Yes, almost certainly. The IRS requires quarterly estimated tax payments if you expect to owe at least $1,000 in federal income tax for the year after subtracting withholding and credits — and most self-employed people clear that threshold quickly. Self-employment tax alone (currently 15.3% on net earnings up to $176,100 in 2025, and 2.9% above that) can push you past $1,000 before you’ve even factored in income tax. New York State’s threshold is lower — just $300 in expected state tax liability triggers quarterly requirements.
What a lot of freelancers and sole proprietors get wrong is thinking that paying once a year in April is fine as long as they eventually pay. It’s not. The penalty isn’t about being late on your annual return — it’s about not paying enough throughout the year, period. Even if you file on time and pay in full on April 15, you can still owe an underpayment penalty for Q1 through Q3. The IRS treats each quarter independently. Missing Q1 alone can generate a penalty even if you overpay in Q4.
Self-employed clients who come to The Reed Corporation usually start with a clean income-and-expense projection in January or February. We establish their estimated payment schedule before the April 15 Q1 deadline, then revisit the numbers after Q2 closes in June — because income rarely looks the same at midyear as it did in January.
How do I calculate how much to pay for quarterly estimated taxes?
There are two main methods. The simplest is the prior-year safe harbor: pay at least 100% of your total 2024 tax liability in equal installments across four quarters (or 110% if your 2024 AGI topped $150,000). The second method is the current-year method — estimating your 2025 income, deductions, and credits, then calculating 90% of what you expect to owe and spreading that across the four payment dates. Either method works; the goal is just to avoid the IRC §6654 underpayment penalty.

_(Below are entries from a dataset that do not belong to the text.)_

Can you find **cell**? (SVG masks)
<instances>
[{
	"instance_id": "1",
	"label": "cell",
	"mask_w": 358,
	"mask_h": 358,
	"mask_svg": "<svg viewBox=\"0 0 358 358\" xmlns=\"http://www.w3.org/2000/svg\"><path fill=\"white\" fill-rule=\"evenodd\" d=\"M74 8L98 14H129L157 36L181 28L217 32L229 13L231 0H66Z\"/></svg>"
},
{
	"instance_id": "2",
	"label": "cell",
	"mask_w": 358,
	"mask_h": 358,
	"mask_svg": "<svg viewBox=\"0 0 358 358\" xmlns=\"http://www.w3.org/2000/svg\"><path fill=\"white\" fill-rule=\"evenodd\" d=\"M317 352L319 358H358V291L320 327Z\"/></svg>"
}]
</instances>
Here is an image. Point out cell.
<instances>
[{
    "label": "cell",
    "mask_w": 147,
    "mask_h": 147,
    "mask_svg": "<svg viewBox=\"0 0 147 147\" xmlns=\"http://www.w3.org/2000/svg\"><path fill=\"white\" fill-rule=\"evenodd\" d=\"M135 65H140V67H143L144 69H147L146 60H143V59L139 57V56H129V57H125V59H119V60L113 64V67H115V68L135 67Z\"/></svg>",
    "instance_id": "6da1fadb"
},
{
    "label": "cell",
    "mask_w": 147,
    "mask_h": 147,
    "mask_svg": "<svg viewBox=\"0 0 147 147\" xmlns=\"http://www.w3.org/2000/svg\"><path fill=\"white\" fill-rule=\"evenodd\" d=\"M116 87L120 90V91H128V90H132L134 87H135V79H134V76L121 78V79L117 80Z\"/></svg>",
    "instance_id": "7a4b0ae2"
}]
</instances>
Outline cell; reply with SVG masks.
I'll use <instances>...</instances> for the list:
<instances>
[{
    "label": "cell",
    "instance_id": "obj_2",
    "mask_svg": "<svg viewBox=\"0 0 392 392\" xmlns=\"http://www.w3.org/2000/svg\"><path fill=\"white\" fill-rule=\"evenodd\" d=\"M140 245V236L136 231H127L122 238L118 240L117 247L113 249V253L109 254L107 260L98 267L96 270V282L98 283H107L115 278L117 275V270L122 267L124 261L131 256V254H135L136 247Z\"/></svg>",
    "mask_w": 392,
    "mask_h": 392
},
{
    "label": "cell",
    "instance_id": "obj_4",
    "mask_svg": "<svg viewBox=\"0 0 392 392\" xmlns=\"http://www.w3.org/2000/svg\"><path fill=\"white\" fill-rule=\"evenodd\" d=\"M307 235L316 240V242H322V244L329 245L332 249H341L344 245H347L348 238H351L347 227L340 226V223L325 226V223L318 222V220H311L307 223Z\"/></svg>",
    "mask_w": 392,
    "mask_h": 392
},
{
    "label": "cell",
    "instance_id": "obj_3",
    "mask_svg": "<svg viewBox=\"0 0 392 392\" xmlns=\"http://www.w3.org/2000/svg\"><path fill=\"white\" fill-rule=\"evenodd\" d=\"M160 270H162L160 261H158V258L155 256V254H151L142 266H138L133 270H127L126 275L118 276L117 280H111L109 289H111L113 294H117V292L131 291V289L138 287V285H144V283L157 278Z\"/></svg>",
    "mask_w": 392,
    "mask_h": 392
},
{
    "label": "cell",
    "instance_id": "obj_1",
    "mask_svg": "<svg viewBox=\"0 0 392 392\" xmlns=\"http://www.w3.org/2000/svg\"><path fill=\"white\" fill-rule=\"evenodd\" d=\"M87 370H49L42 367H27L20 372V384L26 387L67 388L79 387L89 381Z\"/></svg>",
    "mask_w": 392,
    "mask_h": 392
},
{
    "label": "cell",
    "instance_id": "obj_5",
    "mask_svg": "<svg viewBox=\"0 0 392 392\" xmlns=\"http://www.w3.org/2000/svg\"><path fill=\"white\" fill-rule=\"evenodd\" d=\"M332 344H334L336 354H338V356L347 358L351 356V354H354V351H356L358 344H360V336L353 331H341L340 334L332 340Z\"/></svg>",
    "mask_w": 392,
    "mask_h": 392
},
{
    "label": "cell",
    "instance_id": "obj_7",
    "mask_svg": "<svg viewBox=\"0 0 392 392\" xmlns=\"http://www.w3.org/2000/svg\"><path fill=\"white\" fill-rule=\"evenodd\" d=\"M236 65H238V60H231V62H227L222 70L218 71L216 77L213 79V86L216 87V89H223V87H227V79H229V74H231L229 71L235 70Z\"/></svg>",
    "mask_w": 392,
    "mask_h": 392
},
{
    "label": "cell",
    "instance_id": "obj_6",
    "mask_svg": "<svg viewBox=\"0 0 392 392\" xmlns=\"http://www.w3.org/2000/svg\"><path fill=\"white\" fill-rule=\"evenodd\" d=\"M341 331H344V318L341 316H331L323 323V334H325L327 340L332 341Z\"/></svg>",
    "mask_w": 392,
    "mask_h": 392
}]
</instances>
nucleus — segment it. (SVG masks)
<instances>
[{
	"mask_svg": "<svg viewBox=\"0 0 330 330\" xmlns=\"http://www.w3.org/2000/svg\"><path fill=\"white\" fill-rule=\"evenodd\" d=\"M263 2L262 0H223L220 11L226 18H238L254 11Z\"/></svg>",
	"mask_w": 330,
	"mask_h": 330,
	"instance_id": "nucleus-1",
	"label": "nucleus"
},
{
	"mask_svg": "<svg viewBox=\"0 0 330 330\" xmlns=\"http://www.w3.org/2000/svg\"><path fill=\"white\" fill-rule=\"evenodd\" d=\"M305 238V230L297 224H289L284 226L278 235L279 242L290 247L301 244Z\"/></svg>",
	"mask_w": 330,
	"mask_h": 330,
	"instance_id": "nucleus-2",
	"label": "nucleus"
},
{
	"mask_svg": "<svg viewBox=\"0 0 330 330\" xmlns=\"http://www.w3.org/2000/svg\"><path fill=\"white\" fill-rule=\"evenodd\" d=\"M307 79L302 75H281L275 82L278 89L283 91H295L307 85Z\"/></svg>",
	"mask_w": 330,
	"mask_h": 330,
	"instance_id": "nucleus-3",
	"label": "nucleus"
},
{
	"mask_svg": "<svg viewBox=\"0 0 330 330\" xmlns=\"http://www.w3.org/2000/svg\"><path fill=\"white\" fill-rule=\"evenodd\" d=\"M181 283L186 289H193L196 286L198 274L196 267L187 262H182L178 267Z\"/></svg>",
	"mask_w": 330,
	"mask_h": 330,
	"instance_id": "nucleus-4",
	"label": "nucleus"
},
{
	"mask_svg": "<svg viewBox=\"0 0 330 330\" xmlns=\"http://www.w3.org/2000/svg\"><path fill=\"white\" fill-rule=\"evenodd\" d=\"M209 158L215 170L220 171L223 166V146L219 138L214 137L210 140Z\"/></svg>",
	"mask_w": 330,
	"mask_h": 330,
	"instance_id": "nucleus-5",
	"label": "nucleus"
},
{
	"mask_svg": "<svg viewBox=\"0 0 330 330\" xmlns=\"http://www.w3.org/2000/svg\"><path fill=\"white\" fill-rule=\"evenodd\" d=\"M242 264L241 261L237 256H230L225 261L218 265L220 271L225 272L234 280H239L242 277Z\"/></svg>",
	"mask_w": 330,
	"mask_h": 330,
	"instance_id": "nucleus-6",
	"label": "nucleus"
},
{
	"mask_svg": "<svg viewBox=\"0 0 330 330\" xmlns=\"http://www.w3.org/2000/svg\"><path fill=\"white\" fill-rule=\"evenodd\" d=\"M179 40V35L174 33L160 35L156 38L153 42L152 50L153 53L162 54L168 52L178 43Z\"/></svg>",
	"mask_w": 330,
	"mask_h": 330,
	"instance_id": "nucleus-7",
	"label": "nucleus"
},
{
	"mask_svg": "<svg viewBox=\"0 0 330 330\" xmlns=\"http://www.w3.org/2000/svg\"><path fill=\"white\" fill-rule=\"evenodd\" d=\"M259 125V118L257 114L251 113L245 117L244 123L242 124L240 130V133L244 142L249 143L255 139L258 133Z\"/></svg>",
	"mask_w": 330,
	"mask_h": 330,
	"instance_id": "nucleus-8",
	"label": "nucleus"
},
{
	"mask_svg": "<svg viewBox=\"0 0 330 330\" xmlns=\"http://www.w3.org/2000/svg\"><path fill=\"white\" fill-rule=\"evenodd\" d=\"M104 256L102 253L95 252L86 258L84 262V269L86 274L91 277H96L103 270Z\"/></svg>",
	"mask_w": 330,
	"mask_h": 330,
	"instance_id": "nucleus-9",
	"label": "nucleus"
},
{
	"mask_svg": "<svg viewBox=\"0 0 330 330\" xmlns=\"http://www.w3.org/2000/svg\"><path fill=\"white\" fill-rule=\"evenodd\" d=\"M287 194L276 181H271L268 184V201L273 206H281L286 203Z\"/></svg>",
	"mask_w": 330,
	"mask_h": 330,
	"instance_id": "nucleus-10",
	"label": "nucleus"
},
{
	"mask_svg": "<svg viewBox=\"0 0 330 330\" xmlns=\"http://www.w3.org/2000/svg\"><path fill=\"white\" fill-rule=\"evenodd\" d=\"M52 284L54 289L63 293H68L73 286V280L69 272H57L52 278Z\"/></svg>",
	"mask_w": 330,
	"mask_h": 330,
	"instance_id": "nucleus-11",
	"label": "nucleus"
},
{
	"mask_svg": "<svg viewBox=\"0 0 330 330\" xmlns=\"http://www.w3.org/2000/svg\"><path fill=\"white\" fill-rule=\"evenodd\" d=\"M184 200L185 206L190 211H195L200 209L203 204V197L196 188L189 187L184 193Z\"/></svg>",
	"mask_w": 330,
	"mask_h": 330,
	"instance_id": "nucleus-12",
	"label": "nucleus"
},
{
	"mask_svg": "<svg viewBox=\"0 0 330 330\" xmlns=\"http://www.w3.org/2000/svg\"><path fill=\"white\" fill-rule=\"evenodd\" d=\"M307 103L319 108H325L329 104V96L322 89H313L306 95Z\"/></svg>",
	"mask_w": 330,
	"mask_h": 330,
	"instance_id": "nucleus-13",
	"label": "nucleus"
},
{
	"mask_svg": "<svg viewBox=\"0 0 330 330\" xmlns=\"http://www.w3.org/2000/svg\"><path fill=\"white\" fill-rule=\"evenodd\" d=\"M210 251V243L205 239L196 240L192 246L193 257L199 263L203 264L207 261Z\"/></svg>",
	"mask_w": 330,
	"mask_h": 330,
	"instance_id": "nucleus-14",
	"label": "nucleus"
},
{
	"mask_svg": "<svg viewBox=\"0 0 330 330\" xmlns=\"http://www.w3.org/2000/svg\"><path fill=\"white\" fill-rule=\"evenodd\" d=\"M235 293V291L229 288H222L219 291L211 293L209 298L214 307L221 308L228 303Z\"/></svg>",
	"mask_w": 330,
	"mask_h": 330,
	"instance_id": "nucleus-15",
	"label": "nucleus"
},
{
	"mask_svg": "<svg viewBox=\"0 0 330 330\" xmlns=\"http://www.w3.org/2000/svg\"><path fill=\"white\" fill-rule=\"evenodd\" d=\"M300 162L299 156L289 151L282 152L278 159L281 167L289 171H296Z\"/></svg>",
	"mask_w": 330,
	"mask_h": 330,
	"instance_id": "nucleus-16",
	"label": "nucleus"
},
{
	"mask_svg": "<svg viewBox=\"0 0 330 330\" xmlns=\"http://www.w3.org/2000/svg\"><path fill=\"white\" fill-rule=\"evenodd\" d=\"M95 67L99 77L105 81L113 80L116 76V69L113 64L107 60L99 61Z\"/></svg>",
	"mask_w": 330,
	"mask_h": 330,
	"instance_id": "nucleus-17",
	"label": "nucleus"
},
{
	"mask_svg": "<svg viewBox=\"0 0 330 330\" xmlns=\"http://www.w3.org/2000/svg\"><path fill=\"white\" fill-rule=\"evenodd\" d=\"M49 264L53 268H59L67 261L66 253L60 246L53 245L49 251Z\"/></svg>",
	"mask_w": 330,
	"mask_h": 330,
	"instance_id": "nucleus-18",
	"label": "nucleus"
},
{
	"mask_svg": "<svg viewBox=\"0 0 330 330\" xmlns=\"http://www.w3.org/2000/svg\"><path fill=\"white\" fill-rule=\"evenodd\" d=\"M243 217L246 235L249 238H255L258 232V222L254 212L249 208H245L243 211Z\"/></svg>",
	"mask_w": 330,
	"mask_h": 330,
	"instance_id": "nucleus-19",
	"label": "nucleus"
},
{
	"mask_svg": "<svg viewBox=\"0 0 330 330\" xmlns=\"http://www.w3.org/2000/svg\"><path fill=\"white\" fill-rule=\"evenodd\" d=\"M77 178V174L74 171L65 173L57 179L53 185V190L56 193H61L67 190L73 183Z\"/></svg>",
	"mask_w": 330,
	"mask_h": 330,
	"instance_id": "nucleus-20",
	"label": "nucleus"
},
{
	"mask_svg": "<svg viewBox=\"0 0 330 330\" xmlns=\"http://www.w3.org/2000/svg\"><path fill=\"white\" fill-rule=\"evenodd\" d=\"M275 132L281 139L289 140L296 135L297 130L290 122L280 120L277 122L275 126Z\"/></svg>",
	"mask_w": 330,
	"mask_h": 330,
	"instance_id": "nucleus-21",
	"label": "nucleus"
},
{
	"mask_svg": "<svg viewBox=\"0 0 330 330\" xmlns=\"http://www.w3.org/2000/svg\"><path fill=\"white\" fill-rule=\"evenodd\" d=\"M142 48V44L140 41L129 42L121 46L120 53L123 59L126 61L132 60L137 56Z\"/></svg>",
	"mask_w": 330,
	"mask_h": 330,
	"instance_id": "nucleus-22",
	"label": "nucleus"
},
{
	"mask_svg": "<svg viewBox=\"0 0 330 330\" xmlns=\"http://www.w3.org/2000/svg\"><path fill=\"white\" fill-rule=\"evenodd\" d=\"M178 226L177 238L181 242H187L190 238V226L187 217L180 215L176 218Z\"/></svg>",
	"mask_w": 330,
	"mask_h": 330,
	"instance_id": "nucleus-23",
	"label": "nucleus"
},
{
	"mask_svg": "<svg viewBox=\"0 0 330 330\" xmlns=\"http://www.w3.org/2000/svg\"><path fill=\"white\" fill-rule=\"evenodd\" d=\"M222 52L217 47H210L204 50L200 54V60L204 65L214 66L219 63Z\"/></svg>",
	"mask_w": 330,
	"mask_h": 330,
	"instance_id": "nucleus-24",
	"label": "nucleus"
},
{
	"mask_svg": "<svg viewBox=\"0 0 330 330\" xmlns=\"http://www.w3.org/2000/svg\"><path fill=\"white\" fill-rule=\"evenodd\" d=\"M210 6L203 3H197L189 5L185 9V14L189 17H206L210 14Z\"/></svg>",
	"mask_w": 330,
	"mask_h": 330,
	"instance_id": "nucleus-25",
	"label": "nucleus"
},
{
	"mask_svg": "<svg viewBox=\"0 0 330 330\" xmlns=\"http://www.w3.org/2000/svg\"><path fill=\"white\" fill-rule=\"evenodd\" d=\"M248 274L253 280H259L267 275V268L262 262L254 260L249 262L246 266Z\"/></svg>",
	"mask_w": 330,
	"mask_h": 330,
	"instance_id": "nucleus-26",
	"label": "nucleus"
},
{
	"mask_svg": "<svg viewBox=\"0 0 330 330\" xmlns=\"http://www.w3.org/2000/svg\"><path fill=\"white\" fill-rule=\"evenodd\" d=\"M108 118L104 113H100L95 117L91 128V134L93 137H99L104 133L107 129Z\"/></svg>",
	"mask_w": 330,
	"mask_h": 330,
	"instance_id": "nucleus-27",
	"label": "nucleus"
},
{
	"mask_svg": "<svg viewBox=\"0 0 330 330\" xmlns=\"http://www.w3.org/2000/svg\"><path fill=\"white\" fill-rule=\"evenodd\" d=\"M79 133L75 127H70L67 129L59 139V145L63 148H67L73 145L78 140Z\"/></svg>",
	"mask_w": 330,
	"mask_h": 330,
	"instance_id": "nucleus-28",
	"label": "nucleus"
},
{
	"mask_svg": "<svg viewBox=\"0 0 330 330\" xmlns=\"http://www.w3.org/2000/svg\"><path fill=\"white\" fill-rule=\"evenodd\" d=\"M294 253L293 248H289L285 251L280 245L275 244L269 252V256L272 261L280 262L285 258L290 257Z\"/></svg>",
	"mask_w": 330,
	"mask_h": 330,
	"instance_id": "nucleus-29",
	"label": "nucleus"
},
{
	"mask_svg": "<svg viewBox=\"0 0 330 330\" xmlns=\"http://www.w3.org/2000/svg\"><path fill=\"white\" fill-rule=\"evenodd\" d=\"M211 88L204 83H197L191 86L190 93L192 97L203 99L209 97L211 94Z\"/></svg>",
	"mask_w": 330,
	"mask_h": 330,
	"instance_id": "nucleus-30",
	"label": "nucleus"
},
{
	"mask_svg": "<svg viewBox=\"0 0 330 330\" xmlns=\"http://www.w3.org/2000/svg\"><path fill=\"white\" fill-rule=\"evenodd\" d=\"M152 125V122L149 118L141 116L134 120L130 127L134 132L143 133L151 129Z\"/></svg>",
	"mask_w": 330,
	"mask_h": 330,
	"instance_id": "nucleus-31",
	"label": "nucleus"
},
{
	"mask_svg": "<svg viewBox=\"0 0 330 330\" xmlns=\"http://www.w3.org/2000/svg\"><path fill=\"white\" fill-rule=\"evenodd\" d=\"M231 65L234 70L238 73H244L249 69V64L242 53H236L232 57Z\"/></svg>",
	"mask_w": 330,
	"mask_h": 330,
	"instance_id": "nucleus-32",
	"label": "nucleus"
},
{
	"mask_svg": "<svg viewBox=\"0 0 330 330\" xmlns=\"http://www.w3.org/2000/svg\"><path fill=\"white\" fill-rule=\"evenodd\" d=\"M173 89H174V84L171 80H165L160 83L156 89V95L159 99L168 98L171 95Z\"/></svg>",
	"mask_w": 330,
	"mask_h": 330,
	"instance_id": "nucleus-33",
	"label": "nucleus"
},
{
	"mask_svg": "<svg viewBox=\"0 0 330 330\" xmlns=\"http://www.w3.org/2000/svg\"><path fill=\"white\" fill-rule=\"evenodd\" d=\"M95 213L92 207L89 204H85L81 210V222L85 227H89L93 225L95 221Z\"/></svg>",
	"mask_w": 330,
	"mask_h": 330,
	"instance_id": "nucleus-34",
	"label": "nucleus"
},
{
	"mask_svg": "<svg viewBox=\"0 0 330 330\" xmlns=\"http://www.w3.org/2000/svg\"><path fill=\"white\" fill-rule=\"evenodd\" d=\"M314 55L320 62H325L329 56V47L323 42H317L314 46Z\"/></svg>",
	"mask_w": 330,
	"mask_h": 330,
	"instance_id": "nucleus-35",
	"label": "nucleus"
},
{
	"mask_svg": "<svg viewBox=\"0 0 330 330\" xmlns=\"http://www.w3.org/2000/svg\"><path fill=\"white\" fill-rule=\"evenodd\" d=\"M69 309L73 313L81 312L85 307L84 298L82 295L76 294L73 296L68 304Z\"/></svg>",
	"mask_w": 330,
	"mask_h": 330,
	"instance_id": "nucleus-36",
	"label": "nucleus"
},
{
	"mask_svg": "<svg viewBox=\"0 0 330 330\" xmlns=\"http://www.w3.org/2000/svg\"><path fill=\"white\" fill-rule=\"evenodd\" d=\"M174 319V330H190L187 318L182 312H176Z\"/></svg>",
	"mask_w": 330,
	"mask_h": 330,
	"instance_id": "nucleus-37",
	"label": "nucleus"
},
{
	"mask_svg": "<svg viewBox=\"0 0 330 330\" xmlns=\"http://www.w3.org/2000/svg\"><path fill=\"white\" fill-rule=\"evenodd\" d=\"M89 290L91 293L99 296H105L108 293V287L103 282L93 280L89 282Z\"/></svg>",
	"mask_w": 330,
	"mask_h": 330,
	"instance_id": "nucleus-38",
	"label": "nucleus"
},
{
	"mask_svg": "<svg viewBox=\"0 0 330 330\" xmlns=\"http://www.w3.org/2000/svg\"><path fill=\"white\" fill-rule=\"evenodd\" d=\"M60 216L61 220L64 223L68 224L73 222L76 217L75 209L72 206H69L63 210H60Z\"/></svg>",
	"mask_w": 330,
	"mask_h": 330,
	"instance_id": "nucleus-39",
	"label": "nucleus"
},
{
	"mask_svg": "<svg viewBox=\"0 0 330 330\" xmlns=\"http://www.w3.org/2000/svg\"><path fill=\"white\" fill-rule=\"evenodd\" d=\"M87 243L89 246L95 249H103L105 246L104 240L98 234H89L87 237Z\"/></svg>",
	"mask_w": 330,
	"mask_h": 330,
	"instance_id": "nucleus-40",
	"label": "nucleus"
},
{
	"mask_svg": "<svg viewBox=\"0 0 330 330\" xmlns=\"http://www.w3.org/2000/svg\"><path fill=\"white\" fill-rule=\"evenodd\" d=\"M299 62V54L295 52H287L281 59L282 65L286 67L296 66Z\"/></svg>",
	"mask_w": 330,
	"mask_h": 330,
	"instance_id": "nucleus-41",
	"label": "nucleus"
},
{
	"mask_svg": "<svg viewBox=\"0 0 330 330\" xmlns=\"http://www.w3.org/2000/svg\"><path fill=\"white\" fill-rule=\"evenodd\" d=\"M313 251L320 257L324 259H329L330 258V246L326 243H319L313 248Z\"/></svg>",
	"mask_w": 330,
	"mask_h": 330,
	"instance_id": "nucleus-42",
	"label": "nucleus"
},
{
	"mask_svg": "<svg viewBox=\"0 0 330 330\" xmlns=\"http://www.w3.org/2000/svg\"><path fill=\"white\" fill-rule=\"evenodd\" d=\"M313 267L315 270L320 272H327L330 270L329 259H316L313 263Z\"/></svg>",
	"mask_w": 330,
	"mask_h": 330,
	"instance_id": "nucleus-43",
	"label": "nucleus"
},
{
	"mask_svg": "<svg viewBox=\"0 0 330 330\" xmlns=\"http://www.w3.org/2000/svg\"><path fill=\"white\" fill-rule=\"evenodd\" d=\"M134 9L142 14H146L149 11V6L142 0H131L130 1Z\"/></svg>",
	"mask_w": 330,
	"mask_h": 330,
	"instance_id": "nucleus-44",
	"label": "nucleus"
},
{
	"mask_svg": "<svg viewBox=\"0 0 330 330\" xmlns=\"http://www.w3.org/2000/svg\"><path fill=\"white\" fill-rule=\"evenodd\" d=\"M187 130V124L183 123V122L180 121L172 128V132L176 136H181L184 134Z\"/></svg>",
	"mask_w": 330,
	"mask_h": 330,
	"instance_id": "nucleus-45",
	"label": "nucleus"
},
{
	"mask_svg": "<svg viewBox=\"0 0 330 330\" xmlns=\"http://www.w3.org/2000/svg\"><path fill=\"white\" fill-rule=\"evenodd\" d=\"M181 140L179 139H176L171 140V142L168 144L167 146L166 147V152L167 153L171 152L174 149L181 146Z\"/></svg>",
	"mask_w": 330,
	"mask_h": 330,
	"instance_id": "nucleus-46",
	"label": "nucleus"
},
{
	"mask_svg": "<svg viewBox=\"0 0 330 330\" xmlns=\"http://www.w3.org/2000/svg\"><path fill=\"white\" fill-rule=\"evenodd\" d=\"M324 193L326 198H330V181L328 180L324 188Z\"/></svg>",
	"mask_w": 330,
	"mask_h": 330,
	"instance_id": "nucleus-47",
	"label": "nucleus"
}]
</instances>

The part most people miss is that the current-year 90% method can actually save you real money if your income dropped from last year. Paying 110% of a high-income prior year when this year’s income is lower means you’ve given the IRS an interest-free loan. On the flip side, if your income is spiking this year, the prior-year safe harbor protects you from penalties even if your April bill ends up being large. You need to run both scenarios to see which one makes more financial sense in your specific situation.
The Reed Corporation runs this comparison for every client with variable income. We also account for New York City and State estimated tax calculations at the same time, since the state uses Form IT-2105 and has its own thresholds and annualization rules. Getting all three right — federal, state, and city — is where most people need help, and it’s a core part of what we do for self-employed and business-owner clients in NYC.
Are the 2025 quarterly tax due dates different because of holidays or weekends?
One of the 2025 dates actually does shift. The standard Q2 deadline of June 15 falls on a Sunday, so it moves to Monday, June 16, 2025. The other three dates land on weekdays: April 15 (Tuesday), September 15 (Monday), and January 15, 2026 (Thursday). These adjustments follow the standard IRS rule under IRC §7503 — when a due date falls on a Saturday, Sunday, or federal legal holiday, it automatically moves to the next business day.
State due dates usually follow the same pattern, but not always. New York’s Form IT-2105 estimated payments for 2025 follow the same April 15, June 16, September 15, and January 15 schedule, so you’re fine there. Where it gets complicated is if you’re in a federally declared disaster area — the IRS has been issuing automatic postponements for taxpayers in certain states, and in recent years those have sometimes shifted quarterly deadlines by weeks or months. It’s worth checking the IRS disaster relief page around each deadline if your state has had recent FEMA declarations.
One practical thing we do for every client at The Reed Corporation is set up calendar reminders for all four federal and state estimated payment dates at the start of each year, adjusted for any weekend or holiday shifts. It sounds simple, but missing June 16 because you thought it was June 15 is the kind of thing that’s completely avoidable with a little upfront organization.